We are in a season when it is more difficult to be consistently social outside of our homes. This season requires more effort to be out and about, taking in experiences or visiting. This is true both because we are in the actual, physical reality of cold, dark winter and also because we are experiencing a different sort of winter, that of the COVID pandemic. I used to rail against winter, calling it a “half life.” I resented the way it limited my ability to move about freely with ease, without the necessary encumbrance of heavy coat, boots, hat, gloves, scarf. As a runner, I resented that I felt I could not safely run before or after work due to the combination of icy conditions and darkness. I still prefer the warmer seasons, but I have come to appreciate the enforced long drawing of the breath that is winter. Katherine May’s contemplative, important book Wintering: The Power of Rest and Retreat in Difficult Times (2020) has deepened my acceptance of the quiet, internal season. If you have not yet discovered the On Being podcast with Krista Tippett, it is a jewel of a discovery for anyone who enjoys a synthesis of nature, science, philosophy, literature, and transcendence. Here is an On Being interview of Katherine May on “How ‘Wintering’ Replenishes.”

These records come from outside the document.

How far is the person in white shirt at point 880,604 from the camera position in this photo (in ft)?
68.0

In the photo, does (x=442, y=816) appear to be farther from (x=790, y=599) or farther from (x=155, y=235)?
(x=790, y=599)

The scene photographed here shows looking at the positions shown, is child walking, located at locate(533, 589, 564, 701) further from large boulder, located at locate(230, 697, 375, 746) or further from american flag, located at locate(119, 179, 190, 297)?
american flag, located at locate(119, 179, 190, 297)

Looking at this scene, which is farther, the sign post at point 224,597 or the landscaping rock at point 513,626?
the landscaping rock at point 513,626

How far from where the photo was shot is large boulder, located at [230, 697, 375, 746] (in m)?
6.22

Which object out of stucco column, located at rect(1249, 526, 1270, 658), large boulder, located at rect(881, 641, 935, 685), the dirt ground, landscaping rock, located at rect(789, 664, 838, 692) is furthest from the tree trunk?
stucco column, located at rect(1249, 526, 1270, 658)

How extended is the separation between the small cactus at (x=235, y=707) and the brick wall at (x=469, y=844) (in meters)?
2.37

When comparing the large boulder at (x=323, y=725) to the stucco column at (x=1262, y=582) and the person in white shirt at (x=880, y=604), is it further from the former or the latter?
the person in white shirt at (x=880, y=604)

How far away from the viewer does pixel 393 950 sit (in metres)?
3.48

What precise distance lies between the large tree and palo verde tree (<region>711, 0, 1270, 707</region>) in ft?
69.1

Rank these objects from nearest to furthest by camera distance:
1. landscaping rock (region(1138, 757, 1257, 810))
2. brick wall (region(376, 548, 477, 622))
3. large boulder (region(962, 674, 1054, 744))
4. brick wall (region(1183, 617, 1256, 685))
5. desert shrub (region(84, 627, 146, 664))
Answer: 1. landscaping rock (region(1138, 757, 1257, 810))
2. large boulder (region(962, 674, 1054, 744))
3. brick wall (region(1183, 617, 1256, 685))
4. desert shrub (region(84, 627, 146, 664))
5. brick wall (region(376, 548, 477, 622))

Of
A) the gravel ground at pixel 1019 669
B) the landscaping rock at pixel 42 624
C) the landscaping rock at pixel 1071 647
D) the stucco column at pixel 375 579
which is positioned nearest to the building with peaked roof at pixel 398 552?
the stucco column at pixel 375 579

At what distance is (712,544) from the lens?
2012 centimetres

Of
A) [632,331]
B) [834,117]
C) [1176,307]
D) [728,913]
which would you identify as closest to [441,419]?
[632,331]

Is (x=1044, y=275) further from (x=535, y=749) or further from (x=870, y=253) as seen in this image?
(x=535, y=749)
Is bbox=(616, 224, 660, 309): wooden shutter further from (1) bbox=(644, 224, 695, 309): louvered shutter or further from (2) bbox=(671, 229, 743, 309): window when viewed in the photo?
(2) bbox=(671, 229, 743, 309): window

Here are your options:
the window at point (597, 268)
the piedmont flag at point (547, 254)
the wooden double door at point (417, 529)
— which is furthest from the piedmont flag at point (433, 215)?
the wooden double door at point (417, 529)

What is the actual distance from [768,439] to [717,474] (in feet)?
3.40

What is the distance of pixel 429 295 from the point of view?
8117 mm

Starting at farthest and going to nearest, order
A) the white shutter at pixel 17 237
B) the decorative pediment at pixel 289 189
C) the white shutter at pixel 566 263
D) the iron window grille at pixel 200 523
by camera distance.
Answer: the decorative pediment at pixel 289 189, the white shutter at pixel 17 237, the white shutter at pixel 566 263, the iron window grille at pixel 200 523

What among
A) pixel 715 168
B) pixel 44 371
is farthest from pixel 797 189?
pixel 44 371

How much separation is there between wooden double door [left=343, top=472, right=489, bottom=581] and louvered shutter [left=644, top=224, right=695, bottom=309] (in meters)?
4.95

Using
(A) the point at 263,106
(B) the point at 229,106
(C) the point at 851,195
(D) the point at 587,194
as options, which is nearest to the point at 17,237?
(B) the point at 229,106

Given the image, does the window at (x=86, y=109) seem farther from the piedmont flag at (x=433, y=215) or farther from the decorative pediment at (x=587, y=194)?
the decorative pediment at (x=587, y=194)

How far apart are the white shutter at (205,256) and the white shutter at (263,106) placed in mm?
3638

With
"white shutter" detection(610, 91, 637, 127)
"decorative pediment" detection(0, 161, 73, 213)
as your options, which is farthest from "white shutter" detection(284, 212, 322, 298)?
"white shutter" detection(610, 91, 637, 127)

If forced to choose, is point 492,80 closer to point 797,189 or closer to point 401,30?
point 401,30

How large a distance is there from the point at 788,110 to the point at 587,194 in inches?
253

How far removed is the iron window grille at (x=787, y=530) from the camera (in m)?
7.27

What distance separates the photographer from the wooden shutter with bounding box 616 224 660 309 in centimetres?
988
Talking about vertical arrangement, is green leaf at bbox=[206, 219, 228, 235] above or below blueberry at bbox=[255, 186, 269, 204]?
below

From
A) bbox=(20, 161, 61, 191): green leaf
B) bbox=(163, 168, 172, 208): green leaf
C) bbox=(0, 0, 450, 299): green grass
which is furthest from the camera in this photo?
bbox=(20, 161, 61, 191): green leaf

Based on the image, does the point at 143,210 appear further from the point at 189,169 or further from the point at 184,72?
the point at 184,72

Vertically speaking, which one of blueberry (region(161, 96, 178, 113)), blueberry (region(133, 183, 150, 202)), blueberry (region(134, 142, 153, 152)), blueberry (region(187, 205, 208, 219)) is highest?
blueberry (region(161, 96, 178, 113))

May’s book was penned utterly pre-pandemic, and yet it reads uncannily like a gorgeous meditation on how to derive nourishment and eventually ferment growth from seasons in which we feel derailed, detached, or stagnant. To Katherine May, wintering is, “a season in the cold. It is a fallow period in life when you’re cut off from the world, feeling rejected, side-lined, blocked from progress, or cast into the role of an outsider” (10). It might be a long illness or a divorce or a move that precipitates a winter. It might be the loss of a job or of a beloved friend or family member. Just as literal winter returns to us cyclically, May posits that we should always be prepared for periodic winters in our lives and be able to prepare for them, make peace with them, and even find rest and restoration there. And, with empathy and compassion, we should allow others the ability to do the same.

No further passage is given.